Göktaşı, ‘kuyruklu yıldız’a dönüştü: İşte 10 bin kilometrelik izin fotoğrafı
NASA, gezegenin göktaşlarından korunması için yıllardır üzerinde çalıştığı DART projesi kapsamında ilk testini geçtiğimiz gün başarıyla gerçekleşti. Ajans, uzaya gönderdiği araç ile Dimorphos adlı göktaşına bilerek çarptı. Amaç, gök taşının bir çarpışmayla yörüngesinin değiştirip değiştirilmeyeceğini öğrenmekti.
WebTekno'nun haberine göre, çarpışma anına ve sonrasına ait görüntüler daha sonra Hubble ve James Webb aracılığıyla da paylaşıldı. Sonuç için bir süre daha göktaşının gözlemlenmesi gerekirken, bugün önemli bir gelişme kaydedildi. Şili’de bulunan SOAR teleskobu ile göktaşını takip eden gök bilimciler, göktaşının çarpışmadan sonra ardında bıraktığı izin 10 bin kilometreyi aştığını paylaştı.
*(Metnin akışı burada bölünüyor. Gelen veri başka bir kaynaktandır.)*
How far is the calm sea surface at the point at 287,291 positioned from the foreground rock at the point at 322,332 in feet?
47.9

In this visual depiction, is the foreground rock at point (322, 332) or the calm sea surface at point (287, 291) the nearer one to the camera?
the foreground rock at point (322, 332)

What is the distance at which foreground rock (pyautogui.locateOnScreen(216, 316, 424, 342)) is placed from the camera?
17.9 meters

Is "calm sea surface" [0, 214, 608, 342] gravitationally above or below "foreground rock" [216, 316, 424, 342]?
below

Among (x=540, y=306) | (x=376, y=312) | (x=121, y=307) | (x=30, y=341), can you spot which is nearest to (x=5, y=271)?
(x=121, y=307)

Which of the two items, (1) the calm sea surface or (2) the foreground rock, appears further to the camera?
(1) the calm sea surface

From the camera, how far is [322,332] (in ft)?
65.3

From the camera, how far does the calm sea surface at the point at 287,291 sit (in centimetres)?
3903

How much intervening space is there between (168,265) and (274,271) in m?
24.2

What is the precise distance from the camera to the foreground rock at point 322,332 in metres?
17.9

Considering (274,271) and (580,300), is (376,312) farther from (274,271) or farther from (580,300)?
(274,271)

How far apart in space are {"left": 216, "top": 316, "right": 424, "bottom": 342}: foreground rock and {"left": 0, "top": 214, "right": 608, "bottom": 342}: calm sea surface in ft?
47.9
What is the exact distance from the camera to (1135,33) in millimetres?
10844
Uzay aracının göktaşına çarptığı andan iki gün sonra çekilen yukarıdaki görüntü, göktaşının ardında 10 bin kilometrelik bir iz bıraktığını gösteriyordu. Bu iz, çarpışmayla uzaya saçılan toz ve diğer materyallerden oluşuyordu. Bilim insanları, bu izin daha da uzamasını ve dağılmasını, bir noktadan itibaren de gözlemlenemeyecek kadar ince olmasını bekliyorlar.
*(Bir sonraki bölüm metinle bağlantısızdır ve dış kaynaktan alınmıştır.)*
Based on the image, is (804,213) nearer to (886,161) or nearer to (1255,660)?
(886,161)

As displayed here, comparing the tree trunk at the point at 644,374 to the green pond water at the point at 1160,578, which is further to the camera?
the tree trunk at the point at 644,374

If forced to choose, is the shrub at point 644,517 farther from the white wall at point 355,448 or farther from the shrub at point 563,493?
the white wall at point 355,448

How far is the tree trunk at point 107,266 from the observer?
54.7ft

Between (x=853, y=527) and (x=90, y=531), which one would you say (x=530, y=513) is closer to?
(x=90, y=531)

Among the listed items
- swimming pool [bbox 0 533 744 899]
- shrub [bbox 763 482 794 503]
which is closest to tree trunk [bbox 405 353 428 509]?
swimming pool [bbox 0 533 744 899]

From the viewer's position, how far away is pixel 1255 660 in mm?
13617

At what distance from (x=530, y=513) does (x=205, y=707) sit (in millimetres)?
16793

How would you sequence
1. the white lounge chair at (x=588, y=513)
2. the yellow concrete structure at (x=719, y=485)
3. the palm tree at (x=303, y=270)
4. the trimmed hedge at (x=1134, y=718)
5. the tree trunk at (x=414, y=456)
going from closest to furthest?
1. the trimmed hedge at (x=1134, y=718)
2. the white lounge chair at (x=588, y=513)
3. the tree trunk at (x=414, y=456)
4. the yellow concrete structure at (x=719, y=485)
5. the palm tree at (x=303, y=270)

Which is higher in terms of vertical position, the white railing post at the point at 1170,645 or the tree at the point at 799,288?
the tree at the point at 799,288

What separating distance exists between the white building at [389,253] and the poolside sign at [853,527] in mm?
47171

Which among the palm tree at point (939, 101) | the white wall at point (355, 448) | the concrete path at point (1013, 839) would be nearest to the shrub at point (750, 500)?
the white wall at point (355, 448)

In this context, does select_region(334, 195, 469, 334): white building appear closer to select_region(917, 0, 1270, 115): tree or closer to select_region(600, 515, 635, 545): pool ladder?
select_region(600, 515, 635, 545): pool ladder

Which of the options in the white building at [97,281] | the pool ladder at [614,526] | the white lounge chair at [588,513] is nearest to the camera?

160 metre çapındaki göktaşının çarpışmadan sonraki davranışı, önümüzdeki haftalar ve aylar boyunca yakından takip edilecek. Bu görevden elde edilen veriler, gelecekteki potansiyel tehlikelere karşı insanlığı korumak için kritik olacak.
Göktaşı, tarihin ilk yapay kuyruklu yıldızı olabilir
Kuyruklu yıldızlar, uzayda belli bir yörüngede ya da başıboş şekilde dolaşırken yıldızlara yaklaştıklarında üzerindeki su ve buzun buharlaşmasıyla arkasında binlerce kilometre iz bırakan göktaşlarıdır.
NASA'nın geçtiğimiz hafta çarpmış olduğu göktaşı, bu şekilde doğal yollarla bir iz oluşturmadı ancak çarpışmanın etkisiyle arkasında tıpkı bir kuyruklu yıldız gibi binlerce kilometrelik iz bıraktı. Bu, söz konusu göktaşının tarihin ilk yapay kuyruklu yıldızı olabileceğini akıllara getiriyor. Ancak bilim insanlarının henüz bu konuda resmi bir açıklaması bulunmuyor.